StochPy uses the PySCeS MDL, an ASCII text based input file to describe a cellular system in terms of it’s stoichiometry, kinetics, compartments and parameters. Input files may have any filename with the single restriction that, for cross platform compatibility, they must end with the extension .psc. In this document we describe the PySCeS Model Description Language (MDL).
The basic description of a kinetic model in the PySCeS MDL contains the following information:
Although it is in principle possible to define a model without reactions or free species, for practical purposes StochPy requires a minimum of a single reaction. Once this information is obtained it can be organised and written as a StochPy input file. While this list is the minimum information required for a StochPy input file the MDL allows the definition of advanced models that contain compartments, global units, functions, rate and assignment rules.
In StochPy it is now possible to define keywords that specify model information.
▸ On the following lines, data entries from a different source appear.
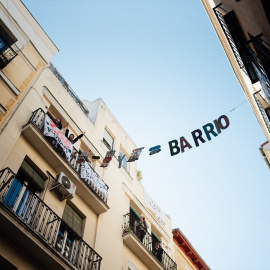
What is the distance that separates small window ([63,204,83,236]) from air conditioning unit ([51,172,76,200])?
0.65 m

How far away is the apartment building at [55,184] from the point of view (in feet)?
25.5

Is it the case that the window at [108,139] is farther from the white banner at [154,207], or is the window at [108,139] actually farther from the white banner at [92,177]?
the white banner at [92,177]

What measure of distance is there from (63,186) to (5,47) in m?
4.74

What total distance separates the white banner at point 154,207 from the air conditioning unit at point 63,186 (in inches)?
259

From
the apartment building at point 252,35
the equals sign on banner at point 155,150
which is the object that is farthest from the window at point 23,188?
the apartment building at point 252,35

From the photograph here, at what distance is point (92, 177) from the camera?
1170cm

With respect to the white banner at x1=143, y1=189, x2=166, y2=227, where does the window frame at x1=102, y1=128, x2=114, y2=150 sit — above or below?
above

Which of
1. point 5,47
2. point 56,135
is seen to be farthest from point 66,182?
point 5,47

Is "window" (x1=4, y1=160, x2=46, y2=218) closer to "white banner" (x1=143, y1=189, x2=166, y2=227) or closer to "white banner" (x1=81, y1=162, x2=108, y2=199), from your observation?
"white banner" (x1=81, y1=162, x2=108, y2=199)

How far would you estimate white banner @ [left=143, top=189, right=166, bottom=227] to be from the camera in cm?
1612

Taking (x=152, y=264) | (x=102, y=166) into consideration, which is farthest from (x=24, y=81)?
(x=152, y=264)

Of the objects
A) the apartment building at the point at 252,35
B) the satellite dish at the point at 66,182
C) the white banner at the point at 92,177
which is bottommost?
the satellite dish at the point at 66,182

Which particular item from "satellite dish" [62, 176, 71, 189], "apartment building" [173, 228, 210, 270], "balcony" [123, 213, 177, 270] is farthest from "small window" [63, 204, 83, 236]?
"apartment building" [173, 228, 210, 270]

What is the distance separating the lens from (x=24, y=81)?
1084cm
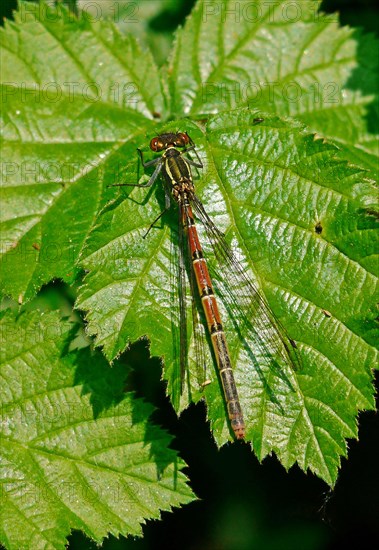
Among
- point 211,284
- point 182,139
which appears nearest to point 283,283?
point 211,284

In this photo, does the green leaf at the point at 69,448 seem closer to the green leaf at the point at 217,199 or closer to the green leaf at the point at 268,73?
the green leaf at the point at 217,199

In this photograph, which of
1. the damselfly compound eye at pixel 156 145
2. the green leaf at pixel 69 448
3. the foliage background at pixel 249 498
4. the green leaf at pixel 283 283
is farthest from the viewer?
the foliage background at pixel 249 498

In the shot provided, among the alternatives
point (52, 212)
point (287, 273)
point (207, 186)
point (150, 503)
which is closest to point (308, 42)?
point (207, 186)

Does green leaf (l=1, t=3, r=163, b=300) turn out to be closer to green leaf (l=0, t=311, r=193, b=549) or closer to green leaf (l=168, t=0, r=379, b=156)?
green leaf (l=168, t=0, r=379, b=156)

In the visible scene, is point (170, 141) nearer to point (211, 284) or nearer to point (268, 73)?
point (211, 284)

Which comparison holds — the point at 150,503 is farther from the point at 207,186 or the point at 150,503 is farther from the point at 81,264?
the point at 207,186

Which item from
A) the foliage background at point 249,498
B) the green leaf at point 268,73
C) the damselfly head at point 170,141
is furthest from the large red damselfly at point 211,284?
the foliage background at point 249,498
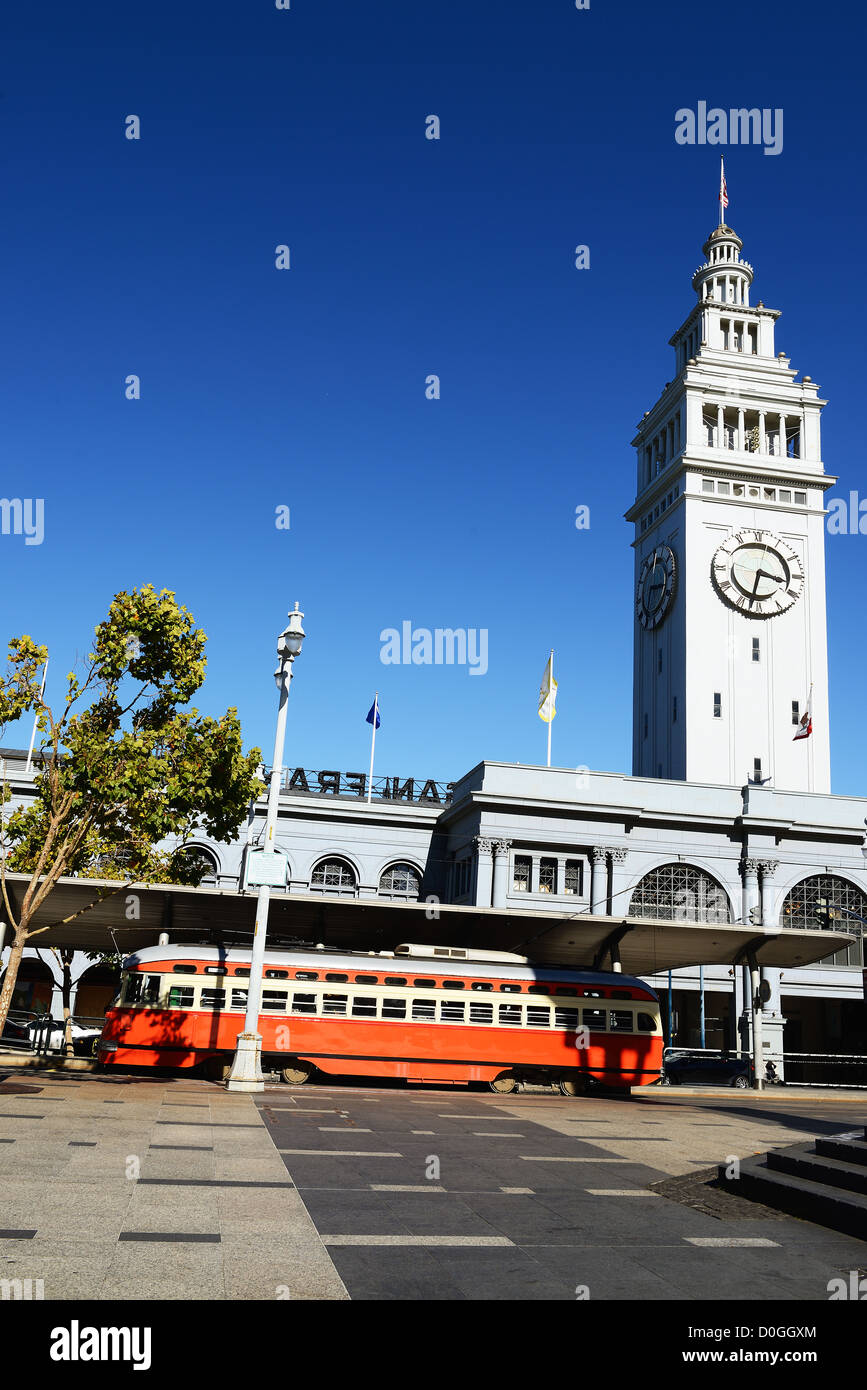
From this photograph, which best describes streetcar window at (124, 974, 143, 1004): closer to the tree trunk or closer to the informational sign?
the tree trunk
Keywords have the general form
<keyword>: <value>
The Modelname (optional) keyword, containing only alphanumeric characters (or _), describes the model filename (typically used when the model is exported via the PySCeS interface module) while the Description keyword is a (short) single line model description.
Modelname: rohwer_sucrose1
Description: Sucrose metabolism in sugar cane (Johann M. Rohwer)
Two keywords are available for use (optional) with models that have one or more compartments defined. Both take a boolean (True/False) as their value:
- Species_In_Conc specifies whether the species symbols used in the rate equations represent a concentration (True) or an amount (False, default).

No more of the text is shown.